Ação necessária 1:
Reescreva a parte do trecho sobre a volta às aulas que começa nas palavras "Esta semana a" e vai até "reforçados pelo relatório.", inclusive. Troque "relatório" por "documento".
Ação necessária 2:
Continue o trecho sobre a volta às aulas a partir da última frase dele.

--- Trecho fornecido ---

Em diversos Estados a questão da volta às aulas segue latente e na Bahia não é diferente. Em São Paulo o Governo Estadual colocara um plano de retomada para setembro, agora adiado para outubro, pretendendo englobar rede pública e privada. Desta vez o plano parece vir com mais força. E a partir de sete de outubro haveria uma retomada com rodízios entre alunos, divididos em três grupos.

Na Bahia o Governo do Estado, ainda oscilante em seus posicionamentos, sustenta provisoriamente a suspensão das aulas. Tendo esta semana falado pela primeira vez num possível cancelamento do ano, numa comitiva com Governador e Prefeito da Capital. Embora aponte para uma “melhora no cenário em quase todo o estado” o que poderia novamente apontar para a retomada das aulas presenciais.

Na contramão das incertezas, o estado do Rio Grande do Norte se antecipa e toma decisão de retomar aulas presenciais apenas no ano de 2021. Mantendo o neste ano atividades complementares, mas sem definição exata dos rumos do ano letivo vigente. Questões sanitárias foram colocadas como as razões da decisão.

Apontavamos aqui como os debates nacionais carecem ainda de formulações sobre a readequação do ano letivo 2020, e uma possível junção dos anos letivos 20 e 21. Tal debate seque ainda extremamente frágil, e embora planos de retomada sejam pautados, as condições ainda seguem extremamente incertas, tal qual a curva pandêmica.

Esta semana a Organização para a Cooperação e Desenvolvimento Econômico (OCDE) liberou um relatório importante sobre as condições das escolas, trazendo uma série de dados que ajudam a pensar a situação atual e futura do cenário das escolas no Brasil e no mundo, nos trazendo mais elementos para uma comparação atual. A Confederação Nacional dos Trabalhadores em Educação destaca (CNTE) munida de tais dados destaca as salas cheias e falta de professores jovens. Problemas estruturais já conhecidos, mas reforçados pelo relatório.

--- Material de estudo ---

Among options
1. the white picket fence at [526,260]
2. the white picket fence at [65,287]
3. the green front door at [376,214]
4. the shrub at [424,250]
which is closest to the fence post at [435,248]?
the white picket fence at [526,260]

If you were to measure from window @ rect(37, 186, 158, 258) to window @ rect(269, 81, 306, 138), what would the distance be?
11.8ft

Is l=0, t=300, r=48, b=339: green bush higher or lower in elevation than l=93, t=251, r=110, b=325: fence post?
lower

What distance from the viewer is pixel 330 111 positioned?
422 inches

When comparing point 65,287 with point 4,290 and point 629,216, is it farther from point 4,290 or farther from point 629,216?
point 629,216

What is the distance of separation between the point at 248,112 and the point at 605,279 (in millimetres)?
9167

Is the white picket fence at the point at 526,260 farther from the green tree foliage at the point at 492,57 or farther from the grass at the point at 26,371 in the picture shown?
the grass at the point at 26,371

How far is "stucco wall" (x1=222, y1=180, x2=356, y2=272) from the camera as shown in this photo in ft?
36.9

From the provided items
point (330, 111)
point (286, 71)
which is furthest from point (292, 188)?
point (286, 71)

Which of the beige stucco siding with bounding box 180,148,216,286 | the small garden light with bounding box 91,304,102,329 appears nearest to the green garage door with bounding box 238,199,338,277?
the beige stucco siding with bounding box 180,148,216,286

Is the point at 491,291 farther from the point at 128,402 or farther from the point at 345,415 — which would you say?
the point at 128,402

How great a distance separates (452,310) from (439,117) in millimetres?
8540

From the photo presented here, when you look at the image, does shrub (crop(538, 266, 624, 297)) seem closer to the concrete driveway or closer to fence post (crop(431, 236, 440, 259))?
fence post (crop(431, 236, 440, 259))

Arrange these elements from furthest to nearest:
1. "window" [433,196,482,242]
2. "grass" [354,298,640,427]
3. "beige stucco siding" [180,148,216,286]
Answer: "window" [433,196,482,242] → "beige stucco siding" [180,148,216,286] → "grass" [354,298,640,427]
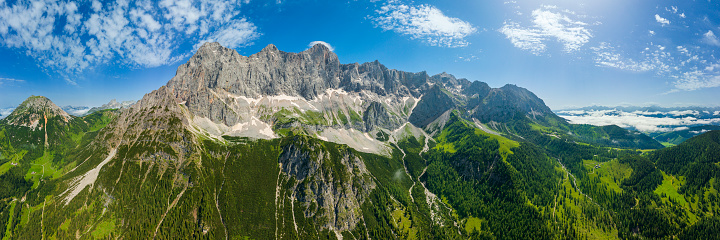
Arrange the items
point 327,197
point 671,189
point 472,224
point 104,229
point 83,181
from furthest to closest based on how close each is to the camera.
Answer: point 327,197, point 83,181, point 472,224, point 671,189, point 104,229

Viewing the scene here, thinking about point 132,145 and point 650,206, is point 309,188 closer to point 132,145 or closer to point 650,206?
point 132,145

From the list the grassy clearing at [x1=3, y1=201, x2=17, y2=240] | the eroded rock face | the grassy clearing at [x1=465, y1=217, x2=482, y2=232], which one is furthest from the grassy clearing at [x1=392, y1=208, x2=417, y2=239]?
the grassy clearing at [x1=3, y1=201, x2=17, y2=240]

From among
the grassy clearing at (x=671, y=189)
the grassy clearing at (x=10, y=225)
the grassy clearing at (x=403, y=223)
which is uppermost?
the grassy clearing at (x=671, y=189)

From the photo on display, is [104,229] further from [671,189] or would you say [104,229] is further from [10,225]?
[671,189]

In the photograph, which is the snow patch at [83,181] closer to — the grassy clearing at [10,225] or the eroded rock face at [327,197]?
the grassy clearing at [10,225]

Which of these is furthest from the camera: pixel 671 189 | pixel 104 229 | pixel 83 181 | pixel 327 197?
pixel 327 197

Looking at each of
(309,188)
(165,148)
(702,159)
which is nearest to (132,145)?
(165,148)

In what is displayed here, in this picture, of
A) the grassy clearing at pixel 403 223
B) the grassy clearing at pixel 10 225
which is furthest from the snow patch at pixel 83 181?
the grassy clearing at pixel 403 223

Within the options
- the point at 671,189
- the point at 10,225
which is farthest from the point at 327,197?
the point at 671,189

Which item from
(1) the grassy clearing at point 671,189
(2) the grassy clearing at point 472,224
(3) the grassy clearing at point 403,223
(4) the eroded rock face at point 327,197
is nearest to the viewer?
(1) the grassy clearing at point 671,189

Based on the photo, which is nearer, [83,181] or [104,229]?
[104,229]

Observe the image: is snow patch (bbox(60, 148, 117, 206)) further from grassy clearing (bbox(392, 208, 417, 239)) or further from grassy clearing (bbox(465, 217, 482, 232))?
grassy clearing (bbox(465, 217, 482, 232))
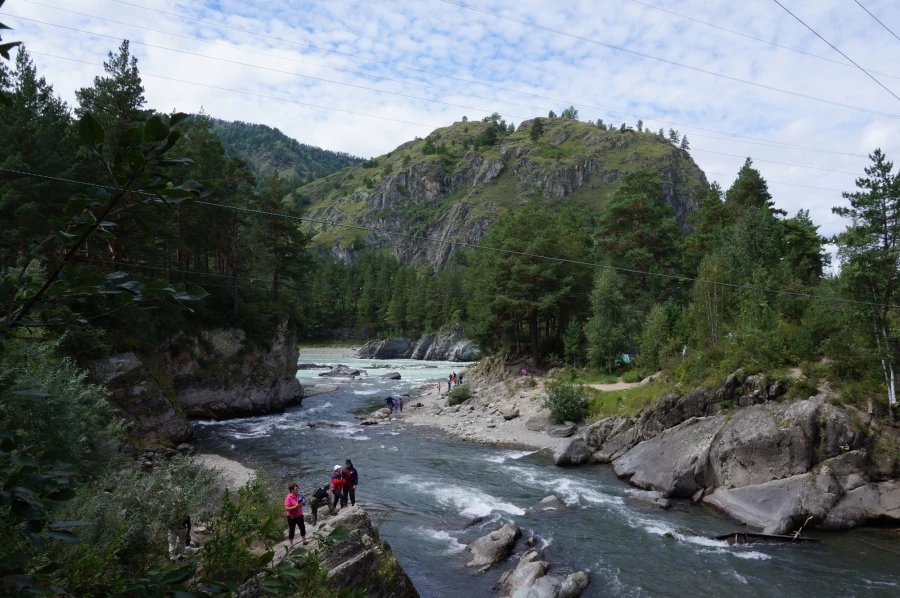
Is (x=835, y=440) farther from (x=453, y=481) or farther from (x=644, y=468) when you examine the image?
(x=453, y=481)

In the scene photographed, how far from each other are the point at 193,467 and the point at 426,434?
60.9 feet

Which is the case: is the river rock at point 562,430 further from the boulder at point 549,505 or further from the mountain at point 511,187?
the mountain at point 511,187

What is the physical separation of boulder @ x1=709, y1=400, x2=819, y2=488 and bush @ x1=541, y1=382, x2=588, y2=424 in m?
10.1

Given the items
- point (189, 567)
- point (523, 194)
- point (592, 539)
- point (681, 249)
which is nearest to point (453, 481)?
point (592, 539)

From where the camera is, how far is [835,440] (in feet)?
57.7

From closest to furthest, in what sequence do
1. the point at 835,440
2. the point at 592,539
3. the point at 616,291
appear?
the point at 592,539 < the point at 835,440 < the point at 616,291

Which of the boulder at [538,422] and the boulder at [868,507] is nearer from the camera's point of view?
the boulder at [868,507]

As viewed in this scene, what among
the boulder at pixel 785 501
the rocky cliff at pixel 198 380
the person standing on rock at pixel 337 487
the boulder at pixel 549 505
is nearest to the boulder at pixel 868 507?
the boulder at pixel 785 501

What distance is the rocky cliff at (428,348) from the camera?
8669 cm

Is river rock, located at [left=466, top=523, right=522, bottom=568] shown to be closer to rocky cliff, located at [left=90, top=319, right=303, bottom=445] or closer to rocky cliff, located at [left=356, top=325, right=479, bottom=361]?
rocky cliff, located at [left=90, top=319, right=303, bottom=445]

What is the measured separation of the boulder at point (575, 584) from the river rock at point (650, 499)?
6.16 m

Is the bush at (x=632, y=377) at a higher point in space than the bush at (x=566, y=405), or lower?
higher

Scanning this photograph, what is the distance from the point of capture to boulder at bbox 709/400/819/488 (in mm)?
17578

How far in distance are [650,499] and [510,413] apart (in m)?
14.4
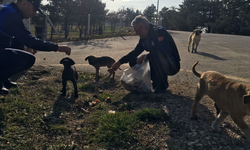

---

Resposta final 1:
Esta semana a Organização para a Cooperação e Desenvolvimento Econômico (OCDE) liberou um documento importante sobre as condições das escolas, trazendo uma série de dados que ajudam a pensar a situação atual e futura do cenário das escolas no Brasil e no mundo, nos trazendo mais elementos para uma comparação atual. A Confederação Nacional dos Trabalhadores em Educação destaca (CNTE) munida de tais dados destaca as salas cheias e falta de professores jovens. Problemas estruturais já conhecidos, mas reforçados pelo documento.

Resposta final 2:
As Escolas brasileiras são assim destacadas pelos números acima da média de alunos tanto no ensino fundamental quanto no ensino médio. Professores com salários 50% menores do que a média da OCDE, um perfil mais envelhecido em seu quadro docente. Soma-se a isso todo o déficit estrutural já conhecido, com falta de banheiros, pias e equipamentos de higiene. Salas pequenas mal acondicionadas, falta de ventiladores, e espaços amplos para socialização dos estudantes. Uma conta que custa a fechar.

A retomada do comércio e setores que estavam paralisados por si só já vem colocando um incremento de circulação de pessoas nas grandes cidades, o que impacta diretamente no transporte público. Salvador já coloca seu transporte público com quase toda a frota nos horários de pico. No entanto o problema crônico da superlotação dos transportes urbanos invariavelmente vai esbarrar na retomada da circulação. Afinal como colocar as pessoas na rua, em garantindo distanciamento, em um sistema de transporte completamente saturado? A volta às aulas certamente traria uma demanda extra incompatível com a atual capacidade de transportes ofertadas nas grandes cidades brasileiras, representando de facto o fim do distanciamento social.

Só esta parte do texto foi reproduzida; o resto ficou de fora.